**Problem description**
Return the full back-to-school immunization post below, reproducing it word for word.

School is starting soon?or has started in parts of the country. Everyone from preschoolers to collegians are slinging books and sitting on hard chairs.
At PKIDs, the end of summer means immunizations. Actually, it’s past time for certain school-entry vaccines, although most schools will cut you some slack if you’ve at least started the series of shots.
Reports are that college students are finding it hard to get the meningitis vaccine in some areas. Keep trying! It’s a rare but serious and deadly disease. You don’t want to risk not being vaccinated against it.
There’s a booster available for pertussis, or whooping cough, that adolescents need. The Chinese call it the 100-day cough and the disease is surging back after years of low incidence rates.
A new vaccine against the human papillomavirus (HPV) is on the market. The CDC recommends the vaccine be given to girls when they are 11-12 years old. The recommendation also allows for vaccination of girls beginning at nine years old as well as vaccination of girls and women 13-26 years old. Ideally, the vaccine should be administered before onset of sexual activity (before women are exposed to the viruses), but females who are sexually active should still be vaccinated, according to the CDC.
My oldest daughter will be getting the HPV vaccine this fall. It helps prevent genital warts and cervical cancer, and you can’t beat that.
Parents need to check the schedule to make sure the younger kids are up-to-date on their immunizations. Check with your family doctor if you’re not sure which kids need which vaccines.
Grown-ups?don’t forget that you need immunizations, too. Look at the schedule and see if you need your tetanus/diphtheria booster, hepatitis A and B shots, flu shot and so on.

**Data supplied**
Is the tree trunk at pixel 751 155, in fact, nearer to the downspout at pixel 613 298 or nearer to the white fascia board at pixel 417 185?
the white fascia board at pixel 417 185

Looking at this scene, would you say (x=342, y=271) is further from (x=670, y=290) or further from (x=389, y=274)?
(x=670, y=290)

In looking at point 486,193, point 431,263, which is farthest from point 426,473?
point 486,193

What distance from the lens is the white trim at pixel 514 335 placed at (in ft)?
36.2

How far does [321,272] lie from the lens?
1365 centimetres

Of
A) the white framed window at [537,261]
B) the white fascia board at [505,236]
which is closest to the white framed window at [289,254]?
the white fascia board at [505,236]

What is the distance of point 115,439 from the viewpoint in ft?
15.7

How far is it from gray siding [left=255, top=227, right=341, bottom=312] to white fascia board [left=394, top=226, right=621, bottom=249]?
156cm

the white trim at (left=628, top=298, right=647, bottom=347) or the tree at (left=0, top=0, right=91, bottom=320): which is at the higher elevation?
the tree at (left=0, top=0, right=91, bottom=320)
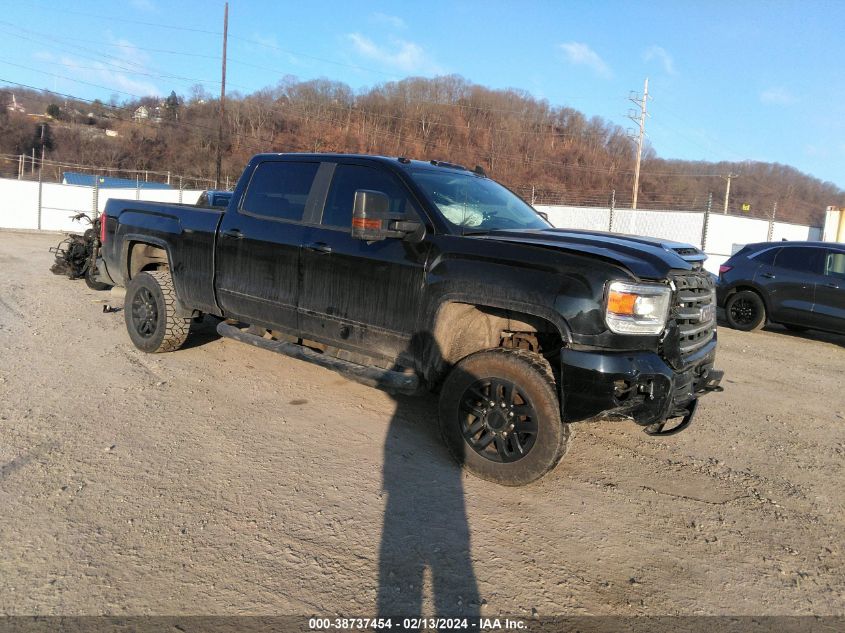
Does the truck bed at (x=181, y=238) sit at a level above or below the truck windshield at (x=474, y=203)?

**Response area**
School is starting soon?or has started in parts of the country. Everyone from preschoolers to collegians are slinging books and sitting on hard chairs.
At PKIDs, the end of summer means immunizations. Actually, it’s past time for certain school-entry vaccines, although most schools will cut you some slack if you’ve at least started the series of shots.
Reports are that college students are finding it hard to get the meningitis vaccine in some areas. Keep trying! It’s a rare but serious and deadly disease. You don’t want to risk not being vaccinated against it.
There’s a booster available for pertussis, or whooping cough, that adolescents need. The Chinese call it the 100-day cough and the disease is surging back after years of low incidence rates.
A new vaccine against the human papillomavirus (HPV) is on the market. The CDC recommends the vaccine be given to girls when they are 11-12 years old. The recommendation also allows for vaccination of girls beginning at nine years old as well as vaccination of girls and women 13-26 years old. Ideally, the vaccine should be administered before onset of sexual activity (before women are exposed to the viruses), but females who are sexually active should still be vaccinated, according to the CDC.
My oldest daughter will be getting the HPV vaccine this fall. It helps prevent genital warts and cervical cancer, and you can’t beat that.
Parents need to check the schedule to make sure the younger kids are up-to-date on their immunizations. Check with your family doctor if you’re not sure which kids need which vaccines.
Grown-ups?don’t forget that you need immunizations, too. Look at the schedule and see if you need your tetanus/diphtheria booster, hepatitis A and B shots, flu shot and so on.